Technological monitoring devices can never replace parental guidance, but experts say they can have a role identifying teens’ most vulnerable areas as drivers. For instance, a teen’s driving risk shoots up when they start driving without an adult in the car. That’s where a black box device can be useful.  “We want the image of the parent in the kid’s head in the car,” says Winston. “With a monitoring device, you’re not exactly alone.” But even after kids are licensed, parents should continue to drive with them sometimes, to watch them and help them improve.
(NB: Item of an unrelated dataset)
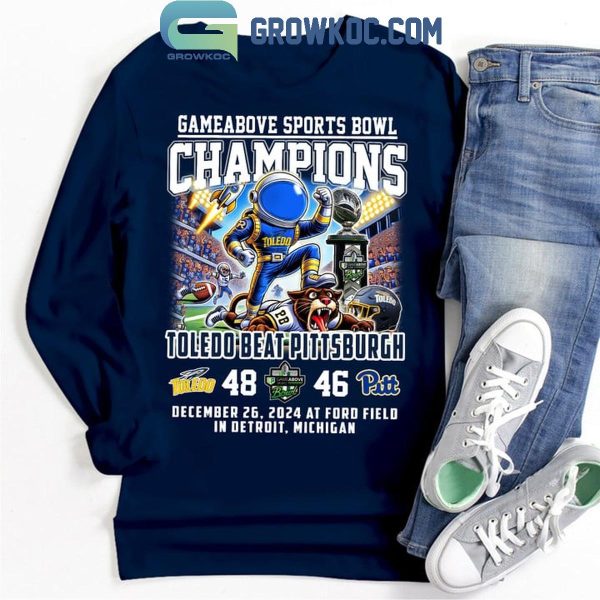 Toledo Rockets Beat Pittsburgh Gameabove Bowl Champions 2024 Celebrating T-Shirt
Teens, of course, aren’t as enamored of the devices as parents are. In a recent Israeli study, teens said they found the devices intrusive and limiting of their independence. But at the same time, they also reported that the electronic responses in the car were more objective than parents’ reactions or driving advice.
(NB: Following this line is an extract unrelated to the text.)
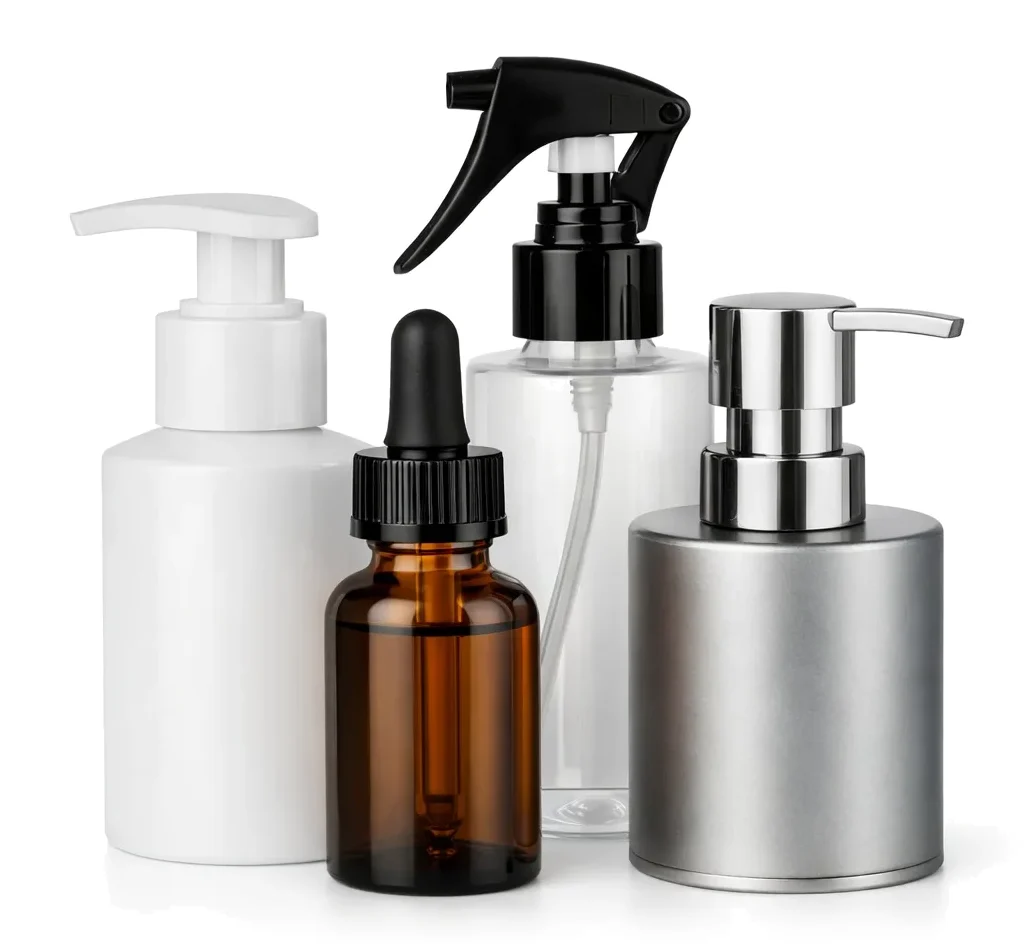 Erogatori Gamapack: pompa dispenser, trigger spray, contagocce ambrato e pompa in metallo satinato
So on the whole, says, John Duffy, a Chicago area psychologist specializing in adolescents, they can be a useful tool, particularly for the first year of driving. “Teenagers have told me they are more cautious drivers due to parental monitoring,” which includes installation of driving monitors. But, he warns, as time passes, parents should be aware that they can over-do the surveillance in what is “effectively a show of no faith in your now experienced young driver.”

How do you know if you’re overdoing it? “There is a qualitative difference,’ Winston says, between wanting to know that your teen is driving well or just wanting to know where they’re going and who with.” Your teens, she says, will feel the difference in your attitude, and respond positively to your desire to, above all, keep them safe.